## Fragment źródłowy

------------------------------------

Dzwoni reżyser filmowy do aktorki: - Dzień dobry, czy nie chciałaby pani zagrać w nowym filmie "Dobranoc"? - A dziękuję, już w tej sprawie spałam.
Wchodzi dwóch Murzynów i Mulat do knajpy. Barman zwraca się do Mulata: -Co dla najjaśniejszego pana?
Mąż wchodzi do łóżka i szepcze żonie do ucha: - Nie mam slipek! - Jutro ci wypiorę...
- Dlaczego fotograf nie zjadł zupy? - Bo przysłona.
Co jest najczęstszą przyczyną śmierci wśród dzięciołów? - Wstrząs mózgu.
Pracownik do szefa: - Da mi pan jutro wolne? - Chyba oszalałeś! - Bo jutro przyjeżdża teściowa i mam jej nosić bagaże. - Nie ma mowy! - Wiedziałem, że mogę na pana liczyć!

------------------------------------

(Wpisy zbioru danych)
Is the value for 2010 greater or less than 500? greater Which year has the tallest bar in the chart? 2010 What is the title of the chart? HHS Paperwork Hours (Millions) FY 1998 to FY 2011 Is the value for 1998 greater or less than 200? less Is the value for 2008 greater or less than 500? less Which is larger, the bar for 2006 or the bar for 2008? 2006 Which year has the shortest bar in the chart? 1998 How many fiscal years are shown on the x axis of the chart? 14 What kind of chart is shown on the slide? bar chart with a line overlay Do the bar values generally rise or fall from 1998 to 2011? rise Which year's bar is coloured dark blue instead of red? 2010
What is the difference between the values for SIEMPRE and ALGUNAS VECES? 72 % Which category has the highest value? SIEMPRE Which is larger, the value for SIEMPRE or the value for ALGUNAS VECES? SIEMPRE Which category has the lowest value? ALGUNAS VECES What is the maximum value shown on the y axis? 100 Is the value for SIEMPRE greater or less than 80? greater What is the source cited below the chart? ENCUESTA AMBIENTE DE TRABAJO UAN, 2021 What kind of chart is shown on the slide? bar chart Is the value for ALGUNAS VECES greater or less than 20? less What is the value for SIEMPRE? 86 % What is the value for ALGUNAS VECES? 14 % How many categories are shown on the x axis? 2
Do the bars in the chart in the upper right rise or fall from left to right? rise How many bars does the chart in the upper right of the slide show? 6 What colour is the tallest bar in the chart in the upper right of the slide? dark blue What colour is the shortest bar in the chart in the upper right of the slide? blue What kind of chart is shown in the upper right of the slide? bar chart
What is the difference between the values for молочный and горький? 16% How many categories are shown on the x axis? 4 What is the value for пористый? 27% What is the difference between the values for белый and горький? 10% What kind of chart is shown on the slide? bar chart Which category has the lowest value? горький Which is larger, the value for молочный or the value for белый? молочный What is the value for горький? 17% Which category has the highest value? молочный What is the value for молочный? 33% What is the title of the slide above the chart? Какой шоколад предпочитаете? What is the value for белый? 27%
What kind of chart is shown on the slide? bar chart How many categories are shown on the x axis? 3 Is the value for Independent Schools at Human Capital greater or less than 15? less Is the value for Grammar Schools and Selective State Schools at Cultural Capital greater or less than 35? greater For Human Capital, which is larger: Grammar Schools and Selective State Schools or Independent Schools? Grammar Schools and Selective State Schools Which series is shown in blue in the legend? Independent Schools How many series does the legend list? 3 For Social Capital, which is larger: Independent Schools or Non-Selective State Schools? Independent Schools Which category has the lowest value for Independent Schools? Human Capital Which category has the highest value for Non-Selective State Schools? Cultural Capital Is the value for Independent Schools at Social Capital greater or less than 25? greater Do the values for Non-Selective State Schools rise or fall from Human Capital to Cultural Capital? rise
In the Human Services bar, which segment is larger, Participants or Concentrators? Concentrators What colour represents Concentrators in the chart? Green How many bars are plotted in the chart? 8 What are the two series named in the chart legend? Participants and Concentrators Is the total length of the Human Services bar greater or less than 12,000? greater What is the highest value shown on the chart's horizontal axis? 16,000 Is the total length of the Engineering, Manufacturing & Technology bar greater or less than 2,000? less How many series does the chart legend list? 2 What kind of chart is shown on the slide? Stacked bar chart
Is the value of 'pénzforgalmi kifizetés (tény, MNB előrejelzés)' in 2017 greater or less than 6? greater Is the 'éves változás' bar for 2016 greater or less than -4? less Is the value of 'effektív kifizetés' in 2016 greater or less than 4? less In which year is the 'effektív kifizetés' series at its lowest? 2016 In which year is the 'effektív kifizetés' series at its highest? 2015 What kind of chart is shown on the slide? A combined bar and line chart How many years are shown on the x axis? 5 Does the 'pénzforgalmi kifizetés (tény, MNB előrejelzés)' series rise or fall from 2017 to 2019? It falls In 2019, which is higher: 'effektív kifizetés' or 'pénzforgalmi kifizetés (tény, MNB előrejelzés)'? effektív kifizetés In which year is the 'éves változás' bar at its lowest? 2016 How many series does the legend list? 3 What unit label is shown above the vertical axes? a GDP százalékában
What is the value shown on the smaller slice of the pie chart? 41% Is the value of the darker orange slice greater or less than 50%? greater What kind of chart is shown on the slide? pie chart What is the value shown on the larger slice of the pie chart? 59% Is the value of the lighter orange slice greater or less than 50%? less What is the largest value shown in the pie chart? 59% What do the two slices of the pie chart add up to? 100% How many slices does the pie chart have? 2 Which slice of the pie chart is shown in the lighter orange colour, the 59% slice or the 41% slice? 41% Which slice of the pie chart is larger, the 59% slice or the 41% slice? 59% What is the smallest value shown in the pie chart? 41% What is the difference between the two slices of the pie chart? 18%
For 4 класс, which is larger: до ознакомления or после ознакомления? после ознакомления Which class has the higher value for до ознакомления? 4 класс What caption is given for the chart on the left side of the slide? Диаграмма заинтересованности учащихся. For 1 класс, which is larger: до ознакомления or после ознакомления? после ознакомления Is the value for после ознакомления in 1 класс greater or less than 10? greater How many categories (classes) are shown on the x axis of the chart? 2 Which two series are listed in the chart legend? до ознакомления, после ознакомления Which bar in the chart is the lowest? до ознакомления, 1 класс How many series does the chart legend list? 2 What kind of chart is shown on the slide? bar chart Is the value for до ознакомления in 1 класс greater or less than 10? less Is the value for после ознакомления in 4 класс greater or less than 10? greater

------------------------------------

## Polecenie 1
Co według dowcipów jest najczęstszą przyczyną śmierci wśród dzięciołów?
## Polecenie 2
Dopisz dalszy ciąg zbioru dowcipów, zaczynając po ostatnim dowcipie.

## Oczekiwana odpowiedź 1
Wstrząs mózgu.

## Oczekiwana odpowiedź 2
Baca przyjechał do Warszawy. Myśli sobie: "psejode się tromwojem". Idzie do kiosku i gada: - Poprosze bilet na tromwaj. Miysce konicnie sidzonce.
Przechodzi mrówka pod jabłonia, gdy nagle spada na nią jabłko. Po chwili wygrzebuje sie spod niego i mówi: - niech to szlak w samo oko!
Kiedy żołnierzowi wolno iść na spacer z bronią? - Kiedy Bronia ma ukończone 18 lat.